• _ASSIGNED TASK_
Continue the piece on the 5 Ps of healthcare marketing, starting after its last sentence.

• _EXCERPTED PASSAGE_
-- Opening Marker --

What are the 5 Ps of healthcare marketing?
Feb 04, 2022
What are the 5 Ps of healthcare marketing?
Healthcare marketing is not what it used to be even a decade ago. Because of a marketing mix of digital and traditional channels, and because the business of healthcare has been changing at such a fast pace, in recent years healthcare organizations have been forced to develop more comprehensive marketing strategies to stay ahead of the curve.
Traditionally, healthcare providers have allocated their budget and attention to physicians, patients, payers, public policy makers, etc. And depending on current market conditions, the emphasis of the marketing plan has shifted from one group to another.
But now, any healthcare organization that is aiming for success cannot afford to put their marketing efforts into these unspecified buckets. To truly rule the healthcare marketing field, you need to thoroughly research the local market, and then go ahead with decision making based on this assessment.

-- Closing Marker --

• _PROVIDED DATA_
-- Opening Marker --

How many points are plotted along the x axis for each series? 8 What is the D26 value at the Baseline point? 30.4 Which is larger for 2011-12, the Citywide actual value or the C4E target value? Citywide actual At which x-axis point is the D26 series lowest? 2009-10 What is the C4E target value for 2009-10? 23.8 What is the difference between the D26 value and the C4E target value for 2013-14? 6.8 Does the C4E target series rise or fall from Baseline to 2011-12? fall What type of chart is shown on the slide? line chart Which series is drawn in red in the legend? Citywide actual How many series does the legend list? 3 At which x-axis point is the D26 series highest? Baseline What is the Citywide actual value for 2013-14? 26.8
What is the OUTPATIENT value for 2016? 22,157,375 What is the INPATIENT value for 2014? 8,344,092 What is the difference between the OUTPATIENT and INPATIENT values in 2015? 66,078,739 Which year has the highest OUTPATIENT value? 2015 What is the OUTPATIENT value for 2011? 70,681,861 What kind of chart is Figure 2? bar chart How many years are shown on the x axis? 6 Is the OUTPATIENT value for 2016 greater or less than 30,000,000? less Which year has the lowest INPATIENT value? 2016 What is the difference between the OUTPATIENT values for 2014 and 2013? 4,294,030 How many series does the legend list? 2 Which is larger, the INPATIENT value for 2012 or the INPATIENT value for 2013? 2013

-- Closing Marker --

• _EXERCISE RESPONSE_
The traditional models of focusing on referring physicians or consumers do not work anymore. So, in today's changing landscape, how can you and your marketing team build a successful practice? The answer is by focusing on the 5 P’s of healthcare marketing. Continue reading to learn more.
What are the types of health care market?
There is no universal classification, but simply speaking, the healthcare sector is divided into the following four broad categories: Health care services and facilities, medical devices and equipment, medical insurance, and pharmaceuticals. If you are an aesthetic provider, dermatologist, cosmetic surgeon, plastic surgeon, dentist, or other healthcare professional, you obviously fit into the first category of medical services and facilities.
What are the 5 P's of healthcare marketing?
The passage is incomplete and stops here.